Step 1: the Kruskall-Wallis test analyzes all features, testing whether the values in different classes are differentially distributed. Features violating the null hypothesis are further analyzed in Step 2.
Step 2: the pairwise Wilcoxon test checks whether all pairwise comparisons between subclasses within different classes significantly agree with the class level trend.
Step 3: the resulting subset of vectors is used to build a Linear Discriminant Analysis model from which the relative difference among classes is used to rank the features. The final output thus consists of a list of features that are discriminative with respect to the classes, consistent with the subclass grouping within classes, and ranked according to the effect size with which they differentiate classes.

Input format

The input for this module must be generated with the "Format Input for LEfSe" tool.

Output format

The output consists of a tabular file listing all the features, the logarithm value of the highest mean among all the classes, and if the feature is discriminative, the class with the highest mean and the logarithmic LDA score.

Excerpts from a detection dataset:
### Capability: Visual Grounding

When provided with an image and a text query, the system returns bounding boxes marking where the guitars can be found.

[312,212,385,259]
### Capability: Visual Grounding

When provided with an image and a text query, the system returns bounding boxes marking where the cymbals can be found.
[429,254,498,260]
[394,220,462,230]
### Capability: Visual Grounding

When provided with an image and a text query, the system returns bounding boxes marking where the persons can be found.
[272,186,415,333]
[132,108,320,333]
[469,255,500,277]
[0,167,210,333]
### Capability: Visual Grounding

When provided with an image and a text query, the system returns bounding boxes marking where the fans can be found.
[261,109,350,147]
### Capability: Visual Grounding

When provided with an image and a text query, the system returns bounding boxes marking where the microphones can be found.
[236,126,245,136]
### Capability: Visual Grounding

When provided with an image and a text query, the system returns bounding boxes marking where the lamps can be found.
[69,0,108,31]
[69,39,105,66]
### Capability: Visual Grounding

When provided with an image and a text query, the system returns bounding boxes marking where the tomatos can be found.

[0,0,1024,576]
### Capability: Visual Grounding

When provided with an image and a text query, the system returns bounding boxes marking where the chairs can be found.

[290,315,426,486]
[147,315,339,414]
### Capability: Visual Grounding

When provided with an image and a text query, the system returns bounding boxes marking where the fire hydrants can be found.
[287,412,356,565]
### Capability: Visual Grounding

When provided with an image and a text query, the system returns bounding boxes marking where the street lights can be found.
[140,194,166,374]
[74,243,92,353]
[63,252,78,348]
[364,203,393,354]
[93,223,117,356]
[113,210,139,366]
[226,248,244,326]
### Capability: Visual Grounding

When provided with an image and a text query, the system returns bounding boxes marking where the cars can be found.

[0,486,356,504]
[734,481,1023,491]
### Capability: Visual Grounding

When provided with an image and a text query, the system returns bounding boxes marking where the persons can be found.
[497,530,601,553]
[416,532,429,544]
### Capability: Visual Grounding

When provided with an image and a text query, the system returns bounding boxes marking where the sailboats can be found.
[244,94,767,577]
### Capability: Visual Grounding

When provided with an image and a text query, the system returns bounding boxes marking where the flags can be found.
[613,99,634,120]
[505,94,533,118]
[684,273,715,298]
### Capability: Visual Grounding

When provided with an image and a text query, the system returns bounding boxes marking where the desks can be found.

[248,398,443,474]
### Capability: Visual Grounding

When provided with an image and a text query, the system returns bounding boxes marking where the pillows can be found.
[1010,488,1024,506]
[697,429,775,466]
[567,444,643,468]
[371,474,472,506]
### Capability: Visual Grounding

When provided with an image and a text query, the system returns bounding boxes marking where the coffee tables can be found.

TASK DETAILS |
Carry on the LEfSe method description above the records, starting after its sentence about the tabular output file.

EXPECTED ANSWER |
The output file can be conveniently visualized with the "Plot LEfSe Results" module and, if feature names define a hierarchy, with the "Plot Cladogram" module. The output can also be used for generating the histograms of the raw data of the discriminative features using the "Plot Differential Features" module.

Parameters

The input parameters are the alpha-values for the factorial Kruskal-Wallis test and for the pairwise Wilcoxon test among subclasses (steps 1 and 2 in the schematic picture above) and the non-negative threshold for the logarithmic LDA score. Moreover, the user can decide the pairwise Wilcoxon test to be applied only among subclasses in different classes with the same name (less stringent) and select the multi-class strategy to be the All-against-all (more stringent) or the One-against-all (less stringent).

Example

For the mouse model dataset (see the "Introduction" module) it is suggested to use alpha=0.01 as the sample size is not very large.